US Tariffs Can Trim Up to 0.5 Percentage Points off of India’s GDP: Finance Secy
The ongoing trade tensions between the United States and India have taken a toll on the Indian economy, with Finance Secretary Ajay Seth warning that the US President Donald Trump-led government’s imposition of reciprocal tariffs could shave off between 0.2-0.5 percentage points from India’s GDP growth.
Seth’s statement comes as a sobering reality check for the Indian government, which has been grappling with the aftermath of the US tariffs on Indian goods. The tariffs, which were imposed in a bid to address India’s alleged trade practices, have had a significant impact on India’s exports, particularly in the textiles and apparel sectors.
India’s GDP growth has been a major concern for the government in recent times, with the country’s economy growing at a rate of 6.5% in the current year. While this growth rate is still impressive, it is significantly lower than the 7.5% growth rate that India achieved in the previous year.
Seth’s warning is a stark reminder of the potential risks that the US tariffs could pose to India’s economic growth. With the US being one of India’s largest trading partners, the impact of the tariffs on India’s economy cannot be overstated.
In an interview with Reuters, Seth said that the potential growth rate of around 7% could be achieved over the next decade, provided that the country addresses its structural issues and implements policies that boost economic growth.
India’s economic growth has been facing several challenges in recent times, including a decline in manufacturing output, a slowdown in consumer spending, and a sharp decline in exports. The country’s GDP growth has been impacted by various factors, including the COVID-19 pandemic, which has led to a significant decline in global trade and economic activity.
The US tariffs on Indian goods have added to India’s economic woes, with the country’s exports to the US declining by around 10% in the first half of the current financial year. The tariffs have also led to a significant decline in foreign direct investment (FDI) inflows into India, with FDI inflows declining by around 25% in the first half of the current financial year.
India’s government has been trying to address the impact of the US tariffs on its economy by implementing various measures, including reducing import duties on certain goods and increasing the duty-free import limit for raw materials.

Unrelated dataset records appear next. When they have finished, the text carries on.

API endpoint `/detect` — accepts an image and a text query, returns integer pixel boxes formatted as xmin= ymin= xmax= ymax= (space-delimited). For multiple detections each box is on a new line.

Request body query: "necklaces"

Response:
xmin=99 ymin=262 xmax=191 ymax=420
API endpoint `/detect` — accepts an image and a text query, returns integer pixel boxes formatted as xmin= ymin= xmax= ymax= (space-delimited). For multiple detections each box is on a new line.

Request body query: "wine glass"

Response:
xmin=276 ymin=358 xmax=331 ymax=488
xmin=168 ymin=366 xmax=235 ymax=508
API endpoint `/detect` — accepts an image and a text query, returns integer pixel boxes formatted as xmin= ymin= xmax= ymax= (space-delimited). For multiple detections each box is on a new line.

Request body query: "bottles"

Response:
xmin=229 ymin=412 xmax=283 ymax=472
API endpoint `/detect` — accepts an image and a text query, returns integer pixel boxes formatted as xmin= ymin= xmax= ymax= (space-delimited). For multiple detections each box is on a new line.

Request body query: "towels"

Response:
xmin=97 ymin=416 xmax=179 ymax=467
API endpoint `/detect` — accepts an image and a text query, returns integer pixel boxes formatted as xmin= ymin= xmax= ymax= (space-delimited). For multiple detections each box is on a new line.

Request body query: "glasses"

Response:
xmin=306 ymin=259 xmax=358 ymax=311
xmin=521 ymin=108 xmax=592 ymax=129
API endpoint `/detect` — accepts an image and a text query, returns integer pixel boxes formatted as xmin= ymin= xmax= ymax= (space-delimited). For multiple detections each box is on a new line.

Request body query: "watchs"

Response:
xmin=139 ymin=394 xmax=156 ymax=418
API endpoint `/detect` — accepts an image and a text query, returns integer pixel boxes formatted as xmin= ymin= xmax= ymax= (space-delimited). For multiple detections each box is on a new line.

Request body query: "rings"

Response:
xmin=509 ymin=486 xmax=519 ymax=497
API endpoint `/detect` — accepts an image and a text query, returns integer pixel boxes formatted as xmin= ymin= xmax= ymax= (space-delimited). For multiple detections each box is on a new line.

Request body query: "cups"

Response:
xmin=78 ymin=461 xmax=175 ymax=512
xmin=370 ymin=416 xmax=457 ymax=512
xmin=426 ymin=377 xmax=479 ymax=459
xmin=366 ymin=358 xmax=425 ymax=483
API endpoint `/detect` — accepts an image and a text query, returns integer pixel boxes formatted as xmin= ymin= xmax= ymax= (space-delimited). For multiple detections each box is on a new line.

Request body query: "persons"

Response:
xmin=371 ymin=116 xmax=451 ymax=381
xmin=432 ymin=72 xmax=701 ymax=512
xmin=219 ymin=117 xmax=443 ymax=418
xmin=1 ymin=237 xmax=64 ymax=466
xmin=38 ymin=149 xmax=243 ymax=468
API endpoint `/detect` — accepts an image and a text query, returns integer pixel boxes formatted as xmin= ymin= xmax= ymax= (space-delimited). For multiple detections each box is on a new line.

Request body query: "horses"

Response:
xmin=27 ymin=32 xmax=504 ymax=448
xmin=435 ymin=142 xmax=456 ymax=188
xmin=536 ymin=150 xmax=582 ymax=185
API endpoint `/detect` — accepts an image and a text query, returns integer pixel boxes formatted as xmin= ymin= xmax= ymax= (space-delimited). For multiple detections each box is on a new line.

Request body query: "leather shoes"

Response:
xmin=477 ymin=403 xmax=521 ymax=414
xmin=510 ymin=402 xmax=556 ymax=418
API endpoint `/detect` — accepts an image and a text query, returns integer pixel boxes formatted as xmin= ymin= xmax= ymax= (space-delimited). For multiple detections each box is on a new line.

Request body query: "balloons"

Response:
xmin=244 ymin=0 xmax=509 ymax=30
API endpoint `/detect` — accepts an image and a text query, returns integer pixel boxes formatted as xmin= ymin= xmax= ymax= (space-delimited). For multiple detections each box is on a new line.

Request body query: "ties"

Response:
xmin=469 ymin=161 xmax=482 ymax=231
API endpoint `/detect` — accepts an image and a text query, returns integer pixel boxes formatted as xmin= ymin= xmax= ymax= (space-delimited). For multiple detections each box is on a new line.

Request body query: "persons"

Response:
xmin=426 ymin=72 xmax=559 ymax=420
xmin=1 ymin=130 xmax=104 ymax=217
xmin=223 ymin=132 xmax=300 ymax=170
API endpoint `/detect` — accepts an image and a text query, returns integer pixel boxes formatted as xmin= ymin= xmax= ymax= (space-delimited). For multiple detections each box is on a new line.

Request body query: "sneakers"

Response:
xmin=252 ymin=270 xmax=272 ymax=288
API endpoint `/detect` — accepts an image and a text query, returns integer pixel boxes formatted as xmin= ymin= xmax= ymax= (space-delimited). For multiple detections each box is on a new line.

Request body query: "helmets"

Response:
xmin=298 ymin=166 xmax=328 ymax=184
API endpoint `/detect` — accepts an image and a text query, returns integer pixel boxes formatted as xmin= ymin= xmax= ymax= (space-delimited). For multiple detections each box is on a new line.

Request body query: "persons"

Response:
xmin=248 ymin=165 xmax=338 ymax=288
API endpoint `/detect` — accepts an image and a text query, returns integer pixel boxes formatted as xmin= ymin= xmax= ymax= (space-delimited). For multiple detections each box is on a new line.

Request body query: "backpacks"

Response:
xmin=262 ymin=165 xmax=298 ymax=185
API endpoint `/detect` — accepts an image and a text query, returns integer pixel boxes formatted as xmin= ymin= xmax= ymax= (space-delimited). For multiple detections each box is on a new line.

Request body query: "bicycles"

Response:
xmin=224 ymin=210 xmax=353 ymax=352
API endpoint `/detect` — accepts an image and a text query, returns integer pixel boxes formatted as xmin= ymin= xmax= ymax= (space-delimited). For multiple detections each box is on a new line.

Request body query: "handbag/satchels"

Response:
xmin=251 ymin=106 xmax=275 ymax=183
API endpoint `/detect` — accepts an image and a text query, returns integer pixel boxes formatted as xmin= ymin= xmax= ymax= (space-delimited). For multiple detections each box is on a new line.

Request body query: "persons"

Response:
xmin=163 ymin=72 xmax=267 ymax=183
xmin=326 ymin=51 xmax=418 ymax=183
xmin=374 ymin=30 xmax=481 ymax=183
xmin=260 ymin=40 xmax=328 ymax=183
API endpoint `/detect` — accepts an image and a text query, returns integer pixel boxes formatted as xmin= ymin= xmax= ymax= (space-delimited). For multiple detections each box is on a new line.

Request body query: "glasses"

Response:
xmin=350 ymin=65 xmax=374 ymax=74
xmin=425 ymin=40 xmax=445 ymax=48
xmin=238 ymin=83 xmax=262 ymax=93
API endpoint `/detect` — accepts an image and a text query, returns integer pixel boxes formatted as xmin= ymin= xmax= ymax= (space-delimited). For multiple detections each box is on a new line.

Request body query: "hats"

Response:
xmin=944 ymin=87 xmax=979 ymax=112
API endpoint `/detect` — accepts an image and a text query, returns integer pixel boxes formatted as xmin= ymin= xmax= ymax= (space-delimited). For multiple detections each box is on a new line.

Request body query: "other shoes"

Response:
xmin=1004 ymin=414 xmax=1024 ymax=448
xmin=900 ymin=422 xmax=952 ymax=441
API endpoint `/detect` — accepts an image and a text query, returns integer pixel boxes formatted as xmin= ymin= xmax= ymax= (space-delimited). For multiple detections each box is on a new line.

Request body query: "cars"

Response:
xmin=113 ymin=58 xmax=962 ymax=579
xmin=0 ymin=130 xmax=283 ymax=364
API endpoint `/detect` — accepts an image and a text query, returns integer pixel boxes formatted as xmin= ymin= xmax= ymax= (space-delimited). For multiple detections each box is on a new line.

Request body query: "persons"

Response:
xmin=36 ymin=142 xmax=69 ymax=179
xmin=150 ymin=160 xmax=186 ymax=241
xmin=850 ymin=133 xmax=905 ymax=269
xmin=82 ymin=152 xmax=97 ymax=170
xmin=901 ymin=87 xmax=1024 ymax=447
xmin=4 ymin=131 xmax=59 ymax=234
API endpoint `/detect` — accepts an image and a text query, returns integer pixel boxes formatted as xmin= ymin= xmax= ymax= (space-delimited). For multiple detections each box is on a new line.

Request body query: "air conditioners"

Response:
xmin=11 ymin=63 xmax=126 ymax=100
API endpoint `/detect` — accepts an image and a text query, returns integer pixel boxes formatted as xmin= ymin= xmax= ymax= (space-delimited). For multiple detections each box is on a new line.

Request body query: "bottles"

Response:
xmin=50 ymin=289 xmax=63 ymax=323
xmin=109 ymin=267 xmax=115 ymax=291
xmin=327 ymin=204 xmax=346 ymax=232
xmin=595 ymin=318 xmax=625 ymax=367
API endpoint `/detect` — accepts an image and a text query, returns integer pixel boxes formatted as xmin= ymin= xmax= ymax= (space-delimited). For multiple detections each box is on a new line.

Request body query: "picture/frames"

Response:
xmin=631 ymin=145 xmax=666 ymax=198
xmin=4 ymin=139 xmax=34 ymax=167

The government has also been negotiating with the US to resolve the trade disputes and avoid further tariffs.
However, despite these efforts, the impact of the US tariffs on India’s economy cannot be overstated. The tariffs have led to a significant decline in India’s exports to the US, which has had a major impact on the country’s GDP growth.
In conclusion, the US tariffs on Indian goods have the potential to trim up to 0.5 percentage points off of India’s GDP growth, according to Finance Secretary Ajay Seth. The tariffs have had a significant impact on India’s exports, particularly in the textiles and apparel sectors, and have led to a decline in foreign direct investment inflows into the country. While the government has been trying to address the impact of the tariffs, the potential risks to India’s economic growth cannot be overstated.